Document section:
§

I'd like to know if Clark is "for real"-- in other words, are his policy statements reflections of what he believes, or just the results of his putting his finger in the wind, with the help of DLC advisors? I have no such concern with say, Gephardt or Kucinich, although neither appears to have a chance at this point.. (Yes, even about Kucinich's conversion from a pro-life stance-- I'm willing to take his word on it that he gradually changed his mind. But again, it's academic.)

I don't think we'll nominate a candidate who favors broad-based overhaul of our health system.. At least not this time. Maybe, it will require an enron/global crossing type debacle with a major for-profit US healthcare hospital chain before the political climate here allows it. I hope not, but I can see it happening.

Sunday, January 18, 2004

Perhaps Dean Should've Been Talking About Edwards...

When he called Clark "a republican in sheep's clothing."

I've been poking around the democratic candidates' web sites, and I found this doozie*, at Edwards's site. It seems he wants to lay off ten percent of federal employees exclusive of the military and homeland security. I don't know how many people that is; I looked here:
Bureau of Labor Statistics Data but couldn't find the number.

Still, I imagine that we're talking about thousands, possibly tens of thousands of people whom Edwards has summarily deemed unnecessary (I found this under "healthcare fact sheet"-- I couldn't find it anywhere else at the site.).

Edwards does deserve credit for having run one of the more positive campaigns thus far, not having taken the kind of pot-shots that Kerry or Gephardt, for example, have taken at Dean. (And if we were talking about, say, George W. Bush-- he'd probably "pay" for it simply by either 1. not paying for it, like No Child Left Behind, or 2. Borrowing more money under the auspices of his Stealth Plan to Wreck Social Security...)

§

Extracted information:

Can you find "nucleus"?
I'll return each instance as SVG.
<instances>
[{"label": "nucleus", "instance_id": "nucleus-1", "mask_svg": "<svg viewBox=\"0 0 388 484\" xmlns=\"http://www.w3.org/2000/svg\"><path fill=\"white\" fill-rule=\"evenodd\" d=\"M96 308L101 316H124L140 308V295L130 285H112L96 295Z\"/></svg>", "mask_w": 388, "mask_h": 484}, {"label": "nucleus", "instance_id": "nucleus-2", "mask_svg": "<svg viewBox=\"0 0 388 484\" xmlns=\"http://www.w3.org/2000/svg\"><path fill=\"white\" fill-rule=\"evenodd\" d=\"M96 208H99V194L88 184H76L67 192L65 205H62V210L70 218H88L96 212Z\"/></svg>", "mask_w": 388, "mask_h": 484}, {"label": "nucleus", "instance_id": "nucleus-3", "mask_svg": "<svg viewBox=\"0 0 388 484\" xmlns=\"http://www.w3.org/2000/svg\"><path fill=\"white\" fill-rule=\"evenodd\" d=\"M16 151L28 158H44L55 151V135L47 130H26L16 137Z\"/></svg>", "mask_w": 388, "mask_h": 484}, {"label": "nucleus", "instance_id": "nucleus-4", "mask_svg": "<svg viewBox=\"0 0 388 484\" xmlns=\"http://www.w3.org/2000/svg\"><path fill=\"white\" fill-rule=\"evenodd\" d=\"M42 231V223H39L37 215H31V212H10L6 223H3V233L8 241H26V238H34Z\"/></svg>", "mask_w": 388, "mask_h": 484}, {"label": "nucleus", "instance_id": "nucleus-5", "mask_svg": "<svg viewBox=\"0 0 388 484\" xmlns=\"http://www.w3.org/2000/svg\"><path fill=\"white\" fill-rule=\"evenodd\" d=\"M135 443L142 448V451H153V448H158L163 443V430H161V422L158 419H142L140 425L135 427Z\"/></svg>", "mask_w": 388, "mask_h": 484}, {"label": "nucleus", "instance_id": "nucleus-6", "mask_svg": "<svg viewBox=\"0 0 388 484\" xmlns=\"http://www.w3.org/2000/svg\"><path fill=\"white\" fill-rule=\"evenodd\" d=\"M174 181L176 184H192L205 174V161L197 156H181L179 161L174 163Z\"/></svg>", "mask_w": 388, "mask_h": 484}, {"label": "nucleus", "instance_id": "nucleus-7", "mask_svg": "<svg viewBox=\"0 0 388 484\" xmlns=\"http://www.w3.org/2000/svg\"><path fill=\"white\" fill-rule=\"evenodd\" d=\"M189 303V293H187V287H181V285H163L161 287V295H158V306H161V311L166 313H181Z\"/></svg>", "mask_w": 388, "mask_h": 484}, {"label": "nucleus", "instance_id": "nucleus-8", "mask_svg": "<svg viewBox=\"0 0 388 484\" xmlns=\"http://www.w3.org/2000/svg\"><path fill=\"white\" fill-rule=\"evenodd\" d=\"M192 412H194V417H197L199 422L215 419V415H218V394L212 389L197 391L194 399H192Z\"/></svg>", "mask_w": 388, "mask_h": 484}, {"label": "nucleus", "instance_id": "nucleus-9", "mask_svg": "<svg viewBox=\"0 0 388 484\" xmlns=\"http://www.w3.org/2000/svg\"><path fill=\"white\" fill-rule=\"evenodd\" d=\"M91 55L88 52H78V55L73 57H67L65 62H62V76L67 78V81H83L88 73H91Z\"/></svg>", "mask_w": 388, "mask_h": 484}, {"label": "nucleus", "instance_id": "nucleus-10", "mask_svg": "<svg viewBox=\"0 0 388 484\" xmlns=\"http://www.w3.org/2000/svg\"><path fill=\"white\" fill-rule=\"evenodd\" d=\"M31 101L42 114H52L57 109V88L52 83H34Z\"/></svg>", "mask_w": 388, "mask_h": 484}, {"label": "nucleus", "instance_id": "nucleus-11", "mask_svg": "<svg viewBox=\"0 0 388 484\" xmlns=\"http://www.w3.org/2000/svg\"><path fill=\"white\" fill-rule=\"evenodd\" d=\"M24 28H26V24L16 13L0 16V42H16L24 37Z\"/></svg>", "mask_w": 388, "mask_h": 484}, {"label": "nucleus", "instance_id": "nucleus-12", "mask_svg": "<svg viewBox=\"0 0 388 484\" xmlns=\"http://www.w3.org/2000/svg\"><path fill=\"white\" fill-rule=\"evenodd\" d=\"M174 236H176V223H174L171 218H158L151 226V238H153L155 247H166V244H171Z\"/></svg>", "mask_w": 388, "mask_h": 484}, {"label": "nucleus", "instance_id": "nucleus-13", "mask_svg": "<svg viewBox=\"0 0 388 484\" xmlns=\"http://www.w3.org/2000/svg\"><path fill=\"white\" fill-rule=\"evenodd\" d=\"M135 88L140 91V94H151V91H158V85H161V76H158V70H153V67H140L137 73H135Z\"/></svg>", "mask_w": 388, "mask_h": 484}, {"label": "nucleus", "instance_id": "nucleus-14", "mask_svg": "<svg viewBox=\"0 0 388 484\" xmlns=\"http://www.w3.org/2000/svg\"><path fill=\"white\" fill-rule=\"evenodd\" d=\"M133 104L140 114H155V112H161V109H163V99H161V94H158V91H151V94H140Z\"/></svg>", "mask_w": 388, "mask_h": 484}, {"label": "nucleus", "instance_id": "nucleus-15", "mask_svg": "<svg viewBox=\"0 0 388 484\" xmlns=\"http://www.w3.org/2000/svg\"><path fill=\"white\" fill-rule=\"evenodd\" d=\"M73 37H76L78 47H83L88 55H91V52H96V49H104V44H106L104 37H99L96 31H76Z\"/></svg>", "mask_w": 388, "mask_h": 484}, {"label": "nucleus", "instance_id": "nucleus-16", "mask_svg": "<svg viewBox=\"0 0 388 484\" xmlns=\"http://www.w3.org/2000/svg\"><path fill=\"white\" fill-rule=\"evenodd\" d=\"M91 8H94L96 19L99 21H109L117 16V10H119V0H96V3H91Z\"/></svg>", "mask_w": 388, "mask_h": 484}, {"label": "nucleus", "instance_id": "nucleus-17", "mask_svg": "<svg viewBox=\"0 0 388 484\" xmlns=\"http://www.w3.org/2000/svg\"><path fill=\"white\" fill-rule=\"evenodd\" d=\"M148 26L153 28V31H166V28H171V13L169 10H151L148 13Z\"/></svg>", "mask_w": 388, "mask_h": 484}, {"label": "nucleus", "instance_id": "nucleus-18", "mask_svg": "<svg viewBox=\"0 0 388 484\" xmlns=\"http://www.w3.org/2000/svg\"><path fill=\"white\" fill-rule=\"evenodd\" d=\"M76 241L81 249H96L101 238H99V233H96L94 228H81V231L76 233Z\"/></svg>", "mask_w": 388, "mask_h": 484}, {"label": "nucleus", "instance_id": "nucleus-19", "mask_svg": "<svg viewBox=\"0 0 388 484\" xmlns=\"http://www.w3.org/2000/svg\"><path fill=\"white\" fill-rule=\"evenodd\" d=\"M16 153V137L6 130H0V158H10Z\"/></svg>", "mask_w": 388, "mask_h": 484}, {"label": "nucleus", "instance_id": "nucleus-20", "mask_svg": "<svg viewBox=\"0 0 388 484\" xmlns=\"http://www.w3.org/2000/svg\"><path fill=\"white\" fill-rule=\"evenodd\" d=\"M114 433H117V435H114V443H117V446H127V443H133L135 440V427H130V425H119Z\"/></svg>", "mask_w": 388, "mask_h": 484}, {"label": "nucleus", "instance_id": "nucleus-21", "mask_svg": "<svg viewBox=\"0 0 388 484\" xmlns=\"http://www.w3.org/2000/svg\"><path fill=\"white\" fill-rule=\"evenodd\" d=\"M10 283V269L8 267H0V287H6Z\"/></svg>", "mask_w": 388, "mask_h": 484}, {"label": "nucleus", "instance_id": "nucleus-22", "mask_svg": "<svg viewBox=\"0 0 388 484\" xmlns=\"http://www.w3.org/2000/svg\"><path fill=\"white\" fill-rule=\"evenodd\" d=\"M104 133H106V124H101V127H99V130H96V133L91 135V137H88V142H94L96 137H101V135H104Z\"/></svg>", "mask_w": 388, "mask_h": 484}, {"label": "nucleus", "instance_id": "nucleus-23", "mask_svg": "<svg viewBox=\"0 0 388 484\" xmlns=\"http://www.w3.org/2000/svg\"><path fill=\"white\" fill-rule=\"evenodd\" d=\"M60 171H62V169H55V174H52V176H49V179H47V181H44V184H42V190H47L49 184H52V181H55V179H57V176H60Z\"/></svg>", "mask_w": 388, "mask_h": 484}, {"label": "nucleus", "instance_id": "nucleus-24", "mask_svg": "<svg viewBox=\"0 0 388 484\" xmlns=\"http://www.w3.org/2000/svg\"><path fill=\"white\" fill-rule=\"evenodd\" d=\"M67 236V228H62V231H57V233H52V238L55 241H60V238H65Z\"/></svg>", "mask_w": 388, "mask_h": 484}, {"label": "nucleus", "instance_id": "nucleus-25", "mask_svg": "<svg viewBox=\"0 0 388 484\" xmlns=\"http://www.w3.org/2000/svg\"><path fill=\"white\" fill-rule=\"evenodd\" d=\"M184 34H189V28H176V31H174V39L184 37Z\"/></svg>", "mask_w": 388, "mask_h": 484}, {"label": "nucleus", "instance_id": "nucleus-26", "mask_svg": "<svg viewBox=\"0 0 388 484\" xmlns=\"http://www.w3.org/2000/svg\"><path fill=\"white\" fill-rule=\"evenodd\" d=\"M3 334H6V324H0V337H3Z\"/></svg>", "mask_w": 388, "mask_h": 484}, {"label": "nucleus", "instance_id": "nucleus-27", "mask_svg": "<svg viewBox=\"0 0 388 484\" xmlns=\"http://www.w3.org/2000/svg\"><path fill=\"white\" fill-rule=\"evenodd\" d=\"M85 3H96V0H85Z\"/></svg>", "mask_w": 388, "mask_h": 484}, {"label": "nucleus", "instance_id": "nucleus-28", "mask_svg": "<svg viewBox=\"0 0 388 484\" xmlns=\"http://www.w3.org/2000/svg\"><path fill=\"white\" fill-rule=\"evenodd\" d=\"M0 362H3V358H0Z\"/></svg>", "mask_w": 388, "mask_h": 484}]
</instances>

§

Directions:
• A. In the commentary on the Democratic candidates, what share of federal employees does Edwards propose to lay off, and which groups are excluded?
• B. Carry on the commentary on the Democratic candidates from its final sentence.

Your responses:
• A. Ten percent, excluding the military and homeland security.

• B.
Nevertheless--although I still don't know whom I'll vote for when the Texas primary rolls around, but I cannot imagine voting for Edwards based on this.

verbiage as of 18 Jan 2004, 10pm Central Time:

*A RESPONSIBLE PLAN
While Edwards asks for responsibility from parents, he also believes government must be responsible. His plan will cover approximately 21 million Americans at a cost of about $53 billion per year. His cost-cutting measures will reduce federal health spending by roughly 3%, or $17 billion per year in wasted spending. He fully pays for his plan, and achieves deficit reduction, through savings steps he has already outlined. These include the following:

*Eliminating Bush tax cuts for the wealthiest Americans;
*Cutting the federal workforce outside defense and homeland security by 10%; and
*Eliminating a range of subsidies for banks, life-insurers, millionaire farmers, and others.

Saturday, January 17, 2004

Tom Schaller at Kos says:


Sat Jan 17th, 2004 at 17:17:38 GMT

"It's morning in Iowa and, hopefully, these caucuses are the first step toward a new morning in America that begins on January 20, 2005.
You know, for all the "nine dwarves" trash talk by Republicans (and certain gutless, always-off-the-record Beltway Democrats), this field really has a lot to offer. In talking to Dems, I find that many wish they could somehow create a Lee Majors-esque, composite uber-candidate. You know what I'm talking about: Kerry's Vietnam service plus Clark's Balkan experience plus Gephardt's national domestic record plus Dean's gubernatorial fiscal discipline -- with a dash of Sharpton's quick wit, Graham's folksy twang, Braun's infectious smile and Kucinich's fiery intensity thrown in for good measure. (Sorry, but I'm at a loss to find anything bionic about Lieberman worth contributing to the mix.)"

Friday, January 16, 2004

According to BabyNames.Com, the most popular names for newborns in 2003 were dorkier and more nauseatingly affected than ever: well, that's not exactly what they said, but I'm interpreting...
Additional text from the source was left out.